Deep Learning Networks
Convolutional Neural Network (CNN)
CNN is a popular deep learning network that has been widely used in many tasks in the field of computer vision, including the facial expression recognition task. Basically, a CNN consists of three types of layers: convolutional layers with activation, pooling layers, and fully connected layers. The benefits of convolution include learning correlations among adjacent pixels in the image and sharing weights throughout the whole image. The latter reduces the parameters to be computed and hence increases the speed of training. The pooling layers serve to decrease the size of feature maps and to increase the computing speed. The fully connected layers convert feature maps from 2D to 1D for the final label classifications.

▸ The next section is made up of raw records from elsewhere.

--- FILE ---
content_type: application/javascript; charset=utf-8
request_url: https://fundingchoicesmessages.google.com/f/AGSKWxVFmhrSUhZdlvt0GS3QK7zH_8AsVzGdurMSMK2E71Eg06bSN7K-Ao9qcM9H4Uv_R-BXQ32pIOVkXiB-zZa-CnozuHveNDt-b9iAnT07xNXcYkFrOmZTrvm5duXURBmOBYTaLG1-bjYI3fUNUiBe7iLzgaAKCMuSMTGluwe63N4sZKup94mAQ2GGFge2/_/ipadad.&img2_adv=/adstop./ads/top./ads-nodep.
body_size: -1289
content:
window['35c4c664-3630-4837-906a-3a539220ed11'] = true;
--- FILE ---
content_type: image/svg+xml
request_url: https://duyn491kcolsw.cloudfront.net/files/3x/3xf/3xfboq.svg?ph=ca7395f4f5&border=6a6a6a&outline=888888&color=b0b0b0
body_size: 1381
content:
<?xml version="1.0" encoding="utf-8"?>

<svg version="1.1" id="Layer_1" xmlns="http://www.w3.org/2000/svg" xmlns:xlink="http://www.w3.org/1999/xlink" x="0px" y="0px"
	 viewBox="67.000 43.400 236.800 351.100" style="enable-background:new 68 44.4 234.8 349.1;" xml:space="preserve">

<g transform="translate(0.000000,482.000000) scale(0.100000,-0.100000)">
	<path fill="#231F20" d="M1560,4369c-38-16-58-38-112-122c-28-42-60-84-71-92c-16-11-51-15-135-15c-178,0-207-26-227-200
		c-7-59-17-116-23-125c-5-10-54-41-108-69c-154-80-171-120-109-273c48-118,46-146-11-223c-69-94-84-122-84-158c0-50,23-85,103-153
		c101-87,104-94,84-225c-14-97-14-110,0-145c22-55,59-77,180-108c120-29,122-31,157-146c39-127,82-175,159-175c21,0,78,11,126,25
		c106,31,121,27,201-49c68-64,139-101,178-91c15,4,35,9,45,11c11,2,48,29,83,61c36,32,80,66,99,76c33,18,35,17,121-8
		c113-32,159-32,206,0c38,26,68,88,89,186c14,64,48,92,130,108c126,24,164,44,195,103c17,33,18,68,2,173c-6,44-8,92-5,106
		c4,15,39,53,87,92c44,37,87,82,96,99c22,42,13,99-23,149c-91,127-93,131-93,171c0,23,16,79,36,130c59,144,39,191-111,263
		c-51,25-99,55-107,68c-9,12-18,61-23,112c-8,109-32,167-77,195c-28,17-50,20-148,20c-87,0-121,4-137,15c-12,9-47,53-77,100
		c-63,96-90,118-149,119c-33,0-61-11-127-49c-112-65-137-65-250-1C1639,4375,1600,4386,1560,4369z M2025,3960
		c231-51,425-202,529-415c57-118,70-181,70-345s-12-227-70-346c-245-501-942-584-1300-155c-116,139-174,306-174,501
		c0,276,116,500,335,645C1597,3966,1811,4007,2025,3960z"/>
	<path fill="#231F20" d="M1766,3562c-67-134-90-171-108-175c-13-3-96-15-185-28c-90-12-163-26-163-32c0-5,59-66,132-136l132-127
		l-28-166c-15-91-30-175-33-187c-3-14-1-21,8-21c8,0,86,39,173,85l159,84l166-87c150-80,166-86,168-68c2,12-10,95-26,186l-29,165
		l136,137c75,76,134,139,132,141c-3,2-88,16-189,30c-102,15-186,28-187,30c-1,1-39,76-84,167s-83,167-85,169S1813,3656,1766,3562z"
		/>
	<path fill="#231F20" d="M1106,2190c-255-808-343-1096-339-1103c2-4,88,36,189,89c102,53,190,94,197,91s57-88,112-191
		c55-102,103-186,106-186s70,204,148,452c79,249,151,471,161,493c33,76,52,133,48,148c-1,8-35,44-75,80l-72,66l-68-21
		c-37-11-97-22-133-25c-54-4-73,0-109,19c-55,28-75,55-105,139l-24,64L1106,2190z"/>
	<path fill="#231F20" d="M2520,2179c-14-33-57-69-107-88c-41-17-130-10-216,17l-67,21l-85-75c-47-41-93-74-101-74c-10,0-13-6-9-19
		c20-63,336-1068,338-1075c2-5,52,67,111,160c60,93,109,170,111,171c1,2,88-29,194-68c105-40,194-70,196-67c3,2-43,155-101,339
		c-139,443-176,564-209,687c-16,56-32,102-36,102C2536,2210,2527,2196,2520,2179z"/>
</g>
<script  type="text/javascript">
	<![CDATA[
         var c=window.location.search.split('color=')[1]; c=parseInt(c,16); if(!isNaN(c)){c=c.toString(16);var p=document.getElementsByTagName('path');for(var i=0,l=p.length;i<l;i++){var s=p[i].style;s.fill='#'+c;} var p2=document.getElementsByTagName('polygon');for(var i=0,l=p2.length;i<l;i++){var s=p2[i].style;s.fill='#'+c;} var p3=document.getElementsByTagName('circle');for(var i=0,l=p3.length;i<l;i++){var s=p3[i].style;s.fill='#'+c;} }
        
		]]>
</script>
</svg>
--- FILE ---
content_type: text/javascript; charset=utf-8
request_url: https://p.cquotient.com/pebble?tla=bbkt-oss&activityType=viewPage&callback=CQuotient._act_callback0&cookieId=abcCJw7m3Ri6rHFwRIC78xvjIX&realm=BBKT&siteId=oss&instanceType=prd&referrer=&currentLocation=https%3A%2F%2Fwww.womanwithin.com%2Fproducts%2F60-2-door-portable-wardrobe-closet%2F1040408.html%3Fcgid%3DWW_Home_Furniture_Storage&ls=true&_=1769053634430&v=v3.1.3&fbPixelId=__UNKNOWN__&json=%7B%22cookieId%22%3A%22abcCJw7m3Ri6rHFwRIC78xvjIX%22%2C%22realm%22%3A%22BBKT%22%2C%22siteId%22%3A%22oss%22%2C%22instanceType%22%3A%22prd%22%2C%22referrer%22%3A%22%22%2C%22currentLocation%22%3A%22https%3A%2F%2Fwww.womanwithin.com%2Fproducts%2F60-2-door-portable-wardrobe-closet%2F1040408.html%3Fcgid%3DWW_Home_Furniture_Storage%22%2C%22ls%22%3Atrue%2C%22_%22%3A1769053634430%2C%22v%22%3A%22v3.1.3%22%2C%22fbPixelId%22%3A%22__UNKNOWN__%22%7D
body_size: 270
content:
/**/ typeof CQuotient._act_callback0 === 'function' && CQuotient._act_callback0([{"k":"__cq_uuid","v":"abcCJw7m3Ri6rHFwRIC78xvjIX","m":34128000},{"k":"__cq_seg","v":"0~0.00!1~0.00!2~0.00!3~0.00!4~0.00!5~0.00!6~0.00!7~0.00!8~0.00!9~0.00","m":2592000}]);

Scholars have researched on CNN since it was released, and many specific CNN models with great performances have appeared. These models include AlexNet, VGGNet, GoogleNet, and ResNet. AlexNet was proposed in 2012. VGGNet and GoogleNet were proposed in 2014. ResNet was proposed in 2015. The newer the model is, the more layers it has. Among these models, the newest model, ResNet, appears to have the best performances in many tasks. Since we were not very professional in this area, we chose a relatively simple model, VGGNet, to investigate in this project.
Deep Belief Network (DBN)
DBN is a deep learning model that makes use of graphs. It can be useful in extracting hierarchical information of the training data. It is usually composed of several Boltzmann machines, each of which has two layers, one with visible units and the other with hidden units, that form a bipartite graph. The two steps to train a DBN is firstly pre-training the network in an unsupervised manner and then fine-tuning parameters with gradient descents in a supervised manner.
Deep Autoencoder (DAE)
DAE was first proposed for the task of dimensionality reduction. Training DAE is not like training other deep learning networks. Instead of being trained to give favorable outputs, DAE is trained to reconstruct the input so that the reconstruction errors are minimized. Tasks in which it can be applied include recovering undistorted data from partially distorted data.
Recurrent Neural Network (RNN)
RNN can collect temporal information in data and is useful in analyze sequential data. RNN has recurrent edges that utilize same parameters for multiple times. The traditional RNN has the problems of gradient vanishing and exploding. Long-short term memory (LSTM) is a speical form of RNN proposed to solve these two problems. LSTM is widely used in facial expression recognition in videos.
Generative Adversarial Network (GAN)
GAN is a model trained through a minimax two-player game between a generator and a discriminator. Either the generator or the discriminator is trained and is improved based on the binary cross entropy. Extensions of GAN utilize techniques to make alterations on the generator or the discriminator or both.
Face Detection Methods
Haar Cascade
Haar Cascade method is one of the most popular methods that have been chosen for the object detection tasks. It uses Haar-like features, which are good at extracting featured information from a given image at a high speed. Haar-like fearture can be computed efficiently with the help of the integral image. Then AdaBoost algorithm is used remove unrelated features from all calculated Haar-like features. At last, cascade classifer is used to speed up the process of detection.
You Only Look Once (YOLO)
YOLO has been a very popular system used for the object detection tasks since it was proposed in 2016. It can provide end-to-end predictions given raw images. One of its advantages is that it is very fast, since it uses its own convolutional network instead of a complicated pipeline of several algorithms. Also, instead of making predictions based on several windows from the image, YOLO considers the whole image when making predictions, so it produces relatively less errors on the background than most of other methods. However, one drawback of YOLO is that it is not so good at localization of objects in the image, especially small objects in groups.